Dio cacciato dai Black Sabbath perché poco propenso al gioco di squadra. Dio primadonna. Dio irascibile e lunatico. Dio dittatore…No, non è una nuova serie di bestemmie coniate dal Vostro Affezionatissimo in un momento di “bassa”, bensì una lunga sfilza di voci, leggende metropolitane e dicerie, che mi hanno accompagnato tra timori e tentennamenti, al primo appuntamento con questa autentica icona dell’heavy metal. Maldicenze subito svanite quando dall’altra parte del telefono trovo ad accorgermi un vero e proprio gentleman di quelli vecchio stampo, capaci di fare i salti mortali pur di mettere a suo agio il proprio interlocutore e di ringraziarti più volte calorosamente per avergli dedicato 20 minuti del tuo tempo! Roba da pazzi… O forse ingenuo io, che per un istante ho scordato quell’adagio che vuole i musicisti “…tanto grandi quanto disponibili”. Che mi serva di lezione! Tanto meglio comunque, perché in questo modo ho potuto buttarmi a ruota libera nel nuovissimo ‘Master of the Moon’, ultima fatica discografica del “Folletto del metal”, lavoro che lo riporta ai livelli di eccellenza dopo la buona prova di ‘Killing the Dragon’ ma, soprattutto, dopo il mal digerito da molti ‘Magica’. Un album epico, melodico, tradizionalmente heavy ma allo stesso tempo non privo di spunti attuali…insomma, l’ideale per strappare un sorriso ad ogni amante del mitico singer italoamericano.

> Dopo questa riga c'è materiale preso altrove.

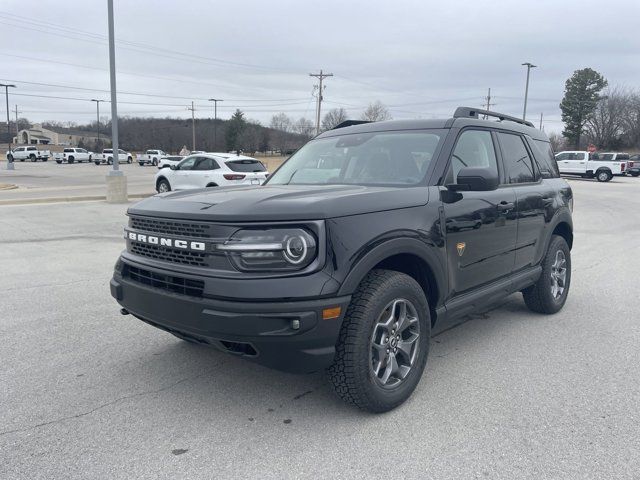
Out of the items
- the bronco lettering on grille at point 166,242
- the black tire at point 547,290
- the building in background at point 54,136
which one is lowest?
the black tire at point 547,290

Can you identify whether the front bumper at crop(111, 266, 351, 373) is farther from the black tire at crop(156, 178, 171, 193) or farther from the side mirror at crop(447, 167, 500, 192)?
the black tire at crop(156, 178, 171, 193)

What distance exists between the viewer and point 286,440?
2.89 m

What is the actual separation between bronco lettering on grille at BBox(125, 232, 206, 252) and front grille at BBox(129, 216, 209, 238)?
43 mm

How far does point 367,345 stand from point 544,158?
3518 mm

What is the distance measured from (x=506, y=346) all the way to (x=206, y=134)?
119m

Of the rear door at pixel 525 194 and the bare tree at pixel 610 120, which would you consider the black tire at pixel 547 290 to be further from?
the bare tree at pixel 610 120

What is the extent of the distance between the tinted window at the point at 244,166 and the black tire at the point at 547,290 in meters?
12.1

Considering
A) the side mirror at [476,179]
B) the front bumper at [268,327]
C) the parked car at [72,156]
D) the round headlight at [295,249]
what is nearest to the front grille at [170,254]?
the front bumper at [268,327]

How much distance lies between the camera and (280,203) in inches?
114

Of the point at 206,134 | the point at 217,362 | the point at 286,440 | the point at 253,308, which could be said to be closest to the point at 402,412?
the point at 286,440

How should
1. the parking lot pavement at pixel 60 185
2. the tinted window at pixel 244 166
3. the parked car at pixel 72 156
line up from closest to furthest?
the tinted window at pixel 244 166
the parking lot pavement at pixel 60 185
the parked car at pixel 72 156

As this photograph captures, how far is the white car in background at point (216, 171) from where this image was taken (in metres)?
16.0

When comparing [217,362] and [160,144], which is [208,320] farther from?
[160,144]

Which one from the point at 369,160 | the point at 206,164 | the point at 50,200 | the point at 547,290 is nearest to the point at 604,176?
the point at 206,164
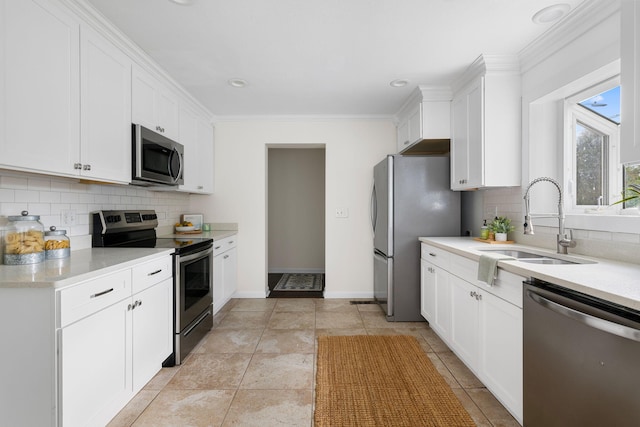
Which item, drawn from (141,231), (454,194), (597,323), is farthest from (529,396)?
(141,231)

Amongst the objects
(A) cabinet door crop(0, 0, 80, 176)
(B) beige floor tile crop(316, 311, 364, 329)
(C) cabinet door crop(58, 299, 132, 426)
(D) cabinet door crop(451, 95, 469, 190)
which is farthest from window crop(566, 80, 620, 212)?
(A) cabinet door crop(0, 0, 80, 176)

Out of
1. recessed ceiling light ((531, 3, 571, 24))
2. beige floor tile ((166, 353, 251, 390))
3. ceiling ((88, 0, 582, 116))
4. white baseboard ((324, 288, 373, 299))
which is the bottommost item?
beige floor tile ((166, 353, 251, 390))

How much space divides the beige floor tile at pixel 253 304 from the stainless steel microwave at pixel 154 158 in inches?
65.4

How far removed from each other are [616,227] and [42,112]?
3.18 m

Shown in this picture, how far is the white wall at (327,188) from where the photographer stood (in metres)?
4.21

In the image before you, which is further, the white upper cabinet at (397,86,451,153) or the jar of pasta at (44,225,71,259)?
the white upper cabinet at (397,86,451,153)

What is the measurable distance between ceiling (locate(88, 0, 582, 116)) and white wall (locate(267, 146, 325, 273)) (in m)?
2.57

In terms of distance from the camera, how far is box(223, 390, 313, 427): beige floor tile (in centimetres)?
178

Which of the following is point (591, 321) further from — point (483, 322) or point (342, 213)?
point (342, 213)

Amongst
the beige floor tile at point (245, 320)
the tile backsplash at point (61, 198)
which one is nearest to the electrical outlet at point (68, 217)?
the tile backsplash at point (61, 198)

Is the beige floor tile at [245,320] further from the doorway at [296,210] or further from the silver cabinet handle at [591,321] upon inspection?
the silver cabinet handle at [591,321]

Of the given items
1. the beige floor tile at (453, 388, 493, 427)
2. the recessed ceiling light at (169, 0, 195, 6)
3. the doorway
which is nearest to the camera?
the beige floor tile at (453, 388, 493, 427)

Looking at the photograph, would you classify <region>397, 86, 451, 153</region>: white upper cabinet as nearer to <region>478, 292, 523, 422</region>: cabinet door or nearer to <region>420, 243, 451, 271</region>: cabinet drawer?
<region>420, 243, 451, 271</region>: cabinet drawer

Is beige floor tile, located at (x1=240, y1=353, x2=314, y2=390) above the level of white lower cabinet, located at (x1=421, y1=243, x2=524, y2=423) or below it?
below
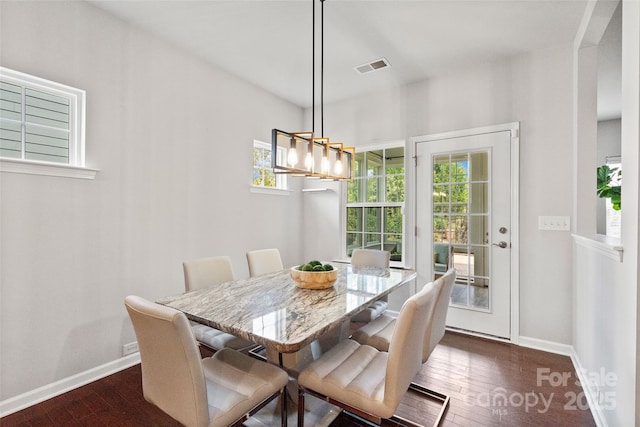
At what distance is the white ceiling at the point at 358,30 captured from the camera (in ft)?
7.51

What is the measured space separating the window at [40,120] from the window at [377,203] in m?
2.62

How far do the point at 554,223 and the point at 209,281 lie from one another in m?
3.01

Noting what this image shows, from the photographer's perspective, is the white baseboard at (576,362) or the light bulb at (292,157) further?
the light bulb at (292,157)

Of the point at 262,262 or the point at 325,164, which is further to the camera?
the point at 262,262

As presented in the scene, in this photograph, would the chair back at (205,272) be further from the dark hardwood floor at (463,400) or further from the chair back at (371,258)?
the chair back at (371,258)

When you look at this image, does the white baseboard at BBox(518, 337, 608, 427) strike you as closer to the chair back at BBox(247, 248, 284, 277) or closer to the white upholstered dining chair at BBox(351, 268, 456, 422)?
the white upholstered dining chair at BBox(351, 268, 456, 422)

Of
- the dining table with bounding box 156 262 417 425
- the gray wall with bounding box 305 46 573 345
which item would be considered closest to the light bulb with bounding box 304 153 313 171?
the dining table with bounding box 156 262 417 425

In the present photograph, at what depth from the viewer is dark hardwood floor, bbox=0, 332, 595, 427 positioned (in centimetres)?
186

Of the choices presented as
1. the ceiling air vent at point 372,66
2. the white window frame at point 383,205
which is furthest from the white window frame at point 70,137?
the white window frame at point 383,205

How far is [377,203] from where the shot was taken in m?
3.84

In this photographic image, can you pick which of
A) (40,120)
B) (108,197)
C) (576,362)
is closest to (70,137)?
(40,120)

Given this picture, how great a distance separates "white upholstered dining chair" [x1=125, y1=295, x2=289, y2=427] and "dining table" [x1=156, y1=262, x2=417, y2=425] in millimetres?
210

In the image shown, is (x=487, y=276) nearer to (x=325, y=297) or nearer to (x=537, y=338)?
(x=537, y=338)

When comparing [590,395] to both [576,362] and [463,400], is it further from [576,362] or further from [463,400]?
[463,400]
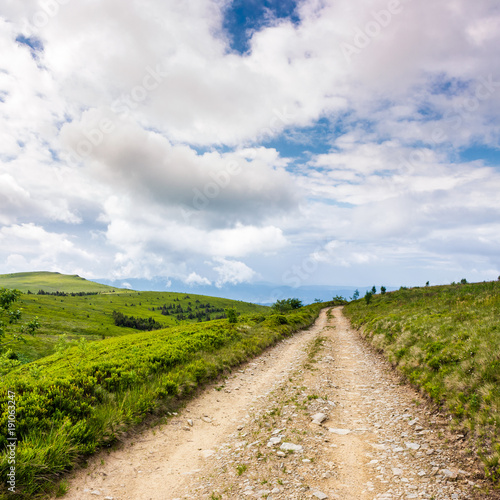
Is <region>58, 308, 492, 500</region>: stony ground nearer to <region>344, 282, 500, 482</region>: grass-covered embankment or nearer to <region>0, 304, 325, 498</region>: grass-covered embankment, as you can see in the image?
<region>344, 282, 500, 482</region>: grass-covered embankment

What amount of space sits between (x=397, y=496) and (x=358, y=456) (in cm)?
174

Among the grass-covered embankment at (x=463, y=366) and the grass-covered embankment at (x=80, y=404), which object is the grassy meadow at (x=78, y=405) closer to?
the grass-covered embankment at (x=80, y=404)

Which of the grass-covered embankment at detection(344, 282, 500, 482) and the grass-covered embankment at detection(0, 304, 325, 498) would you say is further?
the grass-covered embankment at detection(344, 282, 500, 482)

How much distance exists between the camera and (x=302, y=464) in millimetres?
7242

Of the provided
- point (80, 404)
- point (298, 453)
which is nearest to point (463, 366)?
point (298, 453)

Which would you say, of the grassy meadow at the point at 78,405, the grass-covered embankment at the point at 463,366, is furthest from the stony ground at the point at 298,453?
the grassy meadow at the point at 78,405

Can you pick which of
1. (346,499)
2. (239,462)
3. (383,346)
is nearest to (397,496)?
(346,499)

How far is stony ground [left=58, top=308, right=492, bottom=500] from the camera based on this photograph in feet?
20.9

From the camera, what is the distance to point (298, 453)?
7770 millimetres

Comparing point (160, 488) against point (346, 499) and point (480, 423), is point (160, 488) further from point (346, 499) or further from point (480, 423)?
point (480, 423)

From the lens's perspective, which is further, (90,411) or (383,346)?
(383,346)

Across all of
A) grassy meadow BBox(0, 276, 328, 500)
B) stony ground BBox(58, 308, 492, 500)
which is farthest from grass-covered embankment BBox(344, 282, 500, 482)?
grassy meadow BBox(0, 276, 328, 500)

Dopo il controverso ‘Magica’ ed il più tradizionale ‘Killing The Dragon’, sei uscito oggi con questo ‘Master Of The Moon’, lavoro che a tratti porta alla luce il lato più rock della tua musica. A cosa è dovuta la mutazione attuata dal tuo sound negli ultimi anni?

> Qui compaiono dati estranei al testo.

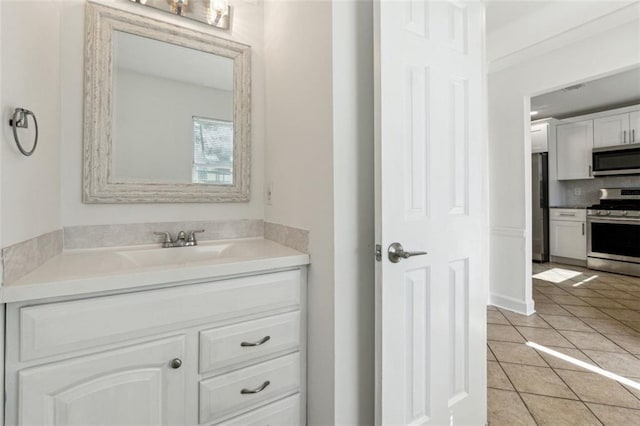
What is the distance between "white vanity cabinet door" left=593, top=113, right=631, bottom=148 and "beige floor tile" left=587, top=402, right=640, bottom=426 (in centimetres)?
448

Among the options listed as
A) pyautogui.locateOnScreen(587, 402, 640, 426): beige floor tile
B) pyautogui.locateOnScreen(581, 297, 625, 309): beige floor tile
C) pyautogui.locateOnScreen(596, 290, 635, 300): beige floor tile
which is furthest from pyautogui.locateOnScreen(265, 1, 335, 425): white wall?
pyautogui.locateOnScreen(596, 290, 635, 300): beige floor tile

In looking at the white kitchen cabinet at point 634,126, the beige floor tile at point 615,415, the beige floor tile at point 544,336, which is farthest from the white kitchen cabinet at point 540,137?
the beige floor tile at point 615,415

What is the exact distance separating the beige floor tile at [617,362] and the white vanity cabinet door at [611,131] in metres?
3.81

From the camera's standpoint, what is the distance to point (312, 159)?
49.9 inches

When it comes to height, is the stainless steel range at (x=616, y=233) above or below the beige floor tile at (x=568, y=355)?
above

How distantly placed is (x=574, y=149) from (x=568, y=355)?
4276 mm

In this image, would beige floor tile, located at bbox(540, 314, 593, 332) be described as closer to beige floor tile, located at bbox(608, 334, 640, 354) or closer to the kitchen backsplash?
beige floor tile, located at bbox(608, 334, 640, 354)

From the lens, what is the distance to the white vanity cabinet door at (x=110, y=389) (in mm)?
848

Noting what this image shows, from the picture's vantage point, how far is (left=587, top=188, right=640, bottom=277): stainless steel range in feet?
14.0

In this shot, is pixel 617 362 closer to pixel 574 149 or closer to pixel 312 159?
pixel 312 159

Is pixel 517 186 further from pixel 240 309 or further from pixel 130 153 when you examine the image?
pixel 130 153

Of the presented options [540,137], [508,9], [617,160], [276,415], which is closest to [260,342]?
[276,415]

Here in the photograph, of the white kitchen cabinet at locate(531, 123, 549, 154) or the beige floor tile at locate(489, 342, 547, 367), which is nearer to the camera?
the beige floor tile at locate(489, 342, 547, 367)

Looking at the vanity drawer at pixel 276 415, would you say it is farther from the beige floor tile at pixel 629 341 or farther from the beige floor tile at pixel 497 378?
the beige floor tile at pixel 629 341
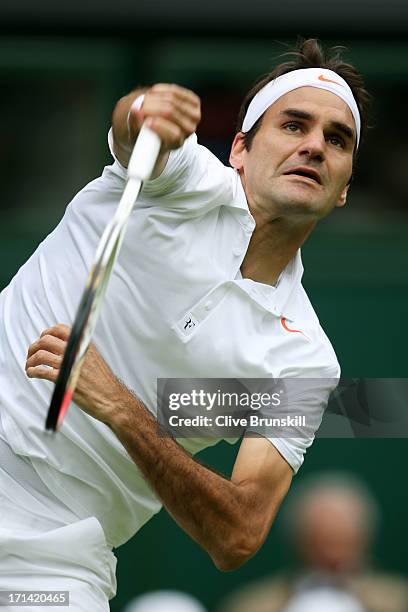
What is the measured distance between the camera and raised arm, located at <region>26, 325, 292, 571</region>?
3721mm

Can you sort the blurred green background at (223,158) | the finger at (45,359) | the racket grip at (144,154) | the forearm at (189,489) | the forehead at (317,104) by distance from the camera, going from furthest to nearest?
the blurred green background at (223,158) → the forehead at (317,104) → the forearm at (189,489) → the finger at (45,359) → the racket grip at (144,154)

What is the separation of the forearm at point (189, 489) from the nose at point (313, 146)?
2.84 ft

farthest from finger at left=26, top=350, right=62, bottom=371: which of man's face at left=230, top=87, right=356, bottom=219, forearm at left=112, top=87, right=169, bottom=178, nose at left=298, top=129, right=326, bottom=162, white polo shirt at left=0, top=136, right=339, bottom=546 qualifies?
nose at left=298, top=129, right=326, bottom=162

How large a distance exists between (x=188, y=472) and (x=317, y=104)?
1.15 metres

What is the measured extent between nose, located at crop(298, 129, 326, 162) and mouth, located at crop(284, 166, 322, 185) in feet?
0.12

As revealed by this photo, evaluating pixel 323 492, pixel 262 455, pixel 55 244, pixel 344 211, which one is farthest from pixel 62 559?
pixel 344 211

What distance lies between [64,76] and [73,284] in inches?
119

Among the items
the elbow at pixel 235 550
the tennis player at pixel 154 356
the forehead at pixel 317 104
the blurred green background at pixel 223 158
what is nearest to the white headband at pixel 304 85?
the forehead at pixel 317 104

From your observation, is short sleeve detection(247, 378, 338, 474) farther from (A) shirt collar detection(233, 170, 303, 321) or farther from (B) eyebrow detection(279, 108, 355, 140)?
(B) eyebrow detection(279, 108, 355, 140)

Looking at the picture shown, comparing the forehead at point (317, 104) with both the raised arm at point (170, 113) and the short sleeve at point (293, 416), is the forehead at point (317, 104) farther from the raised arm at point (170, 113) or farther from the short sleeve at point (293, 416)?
the raised arm at point (170, 113)

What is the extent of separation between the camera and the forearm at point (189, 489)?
3.80 meters

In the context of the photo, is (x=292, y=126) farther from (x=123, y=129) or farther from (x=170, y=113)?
(x=170, y=113)

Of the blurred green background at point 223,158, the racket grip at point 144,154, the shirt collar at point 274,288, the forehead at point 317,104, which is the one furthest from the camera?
the blurred green background at point 223,158

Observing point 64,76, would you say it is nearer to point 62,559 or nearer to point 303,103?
point 303,103
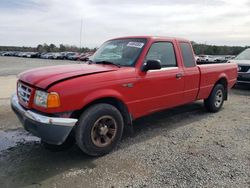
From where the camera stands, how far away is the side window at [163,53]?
5086 millimetres

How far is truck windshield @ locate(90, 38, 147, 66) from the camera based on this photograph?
192 inches

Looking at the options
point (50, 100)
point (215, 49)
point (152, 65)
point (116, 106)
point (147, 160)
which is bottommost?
point (147, 160)

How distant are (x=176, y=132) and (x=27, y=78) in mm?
2967

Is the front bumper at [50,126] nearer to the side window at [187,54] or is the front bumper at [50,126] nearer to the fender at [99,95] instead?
the fender at [99,95]

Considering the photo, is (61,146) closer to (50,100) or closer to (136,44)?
(50,100)

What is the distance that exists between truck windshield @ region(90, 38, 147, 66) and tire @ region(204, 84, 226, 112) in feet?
8.95

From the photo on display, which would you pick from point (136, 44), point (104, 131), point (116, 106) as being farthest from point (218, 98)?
point (104, 131)

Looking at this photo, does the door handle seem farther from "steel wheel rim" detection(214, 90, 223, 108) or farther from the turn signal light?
the turn signal light

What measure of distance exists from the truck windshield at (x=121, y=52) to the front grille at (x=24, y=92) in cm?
153

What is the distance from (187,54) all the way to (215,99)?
173 cm

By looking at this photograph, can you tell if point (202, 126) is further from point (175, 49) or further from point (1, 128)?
point (1, 128)

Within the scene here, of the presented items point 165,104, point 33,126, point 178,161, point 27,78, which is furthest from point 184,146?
point 27,78

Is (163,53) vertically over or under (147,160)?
over

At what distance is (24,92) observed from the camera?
13.8ft
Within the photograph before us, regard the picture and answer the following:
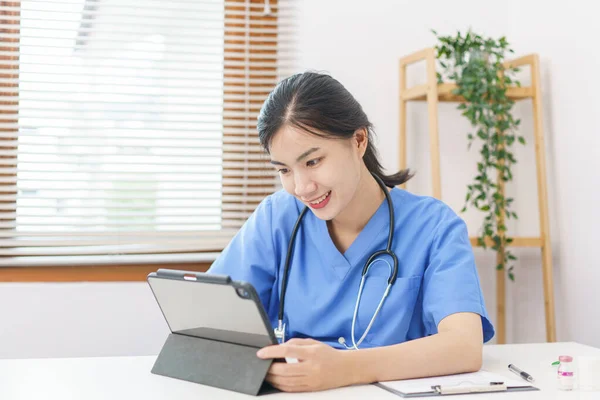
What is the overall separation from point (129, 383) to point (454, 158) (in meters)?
1.69

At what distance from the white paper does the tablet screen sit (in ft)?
0.73

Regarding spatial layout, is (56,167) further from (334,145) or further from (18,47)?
(334,145)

“(Ronnie James Dio) Credo che quello che è accaduto sia da collegarsi direttamente a ciò che sentivamo in noi stessi al momento di iniziare a scrivere i brani. Prima di ‘Killing The Dragon’ avevo realizzato ‘Magica’, e la mia idea era quella di registrarne un seguito suddiviso in due parti. Il problema è che mi sono accorto che il tempo non era abbastanza per un progetto così complesso ed articolato, quindi ho preferito prendermi ancora un po’ di tempo e pubblicare oggi un “semplice” studio album. Visto però il mio intento iniziale, alcune song contenute in questo lavoro risentono ancora dell’influsso di ‘Magica’, tanto che sono presenti brani più heavy del solito e alcuni veramente molto oscuri. Una componente, questa, avvalorata dall’impronta che ho voluto dare a ‘Master Of The Moon’, soprattutto da un punto di vista tematico. Penso che questo disco abbia risentito profondamente da quanto sta accadendo oggi nel mondo (siamo nel periodo del massacro di Beslan e degli attentati di Madrid, NdA), dalle stragi dei terroristi, del panico che va diffondendosi giorno dopo giorno e di quello stato di paranoia nel quale costantemente viviamo…è un disco fortemente ancorato alla realtà, ed è per questo che la componente aggressiva è andata accentuandosi maggiormente rispetto ai miei ultimi lavori”.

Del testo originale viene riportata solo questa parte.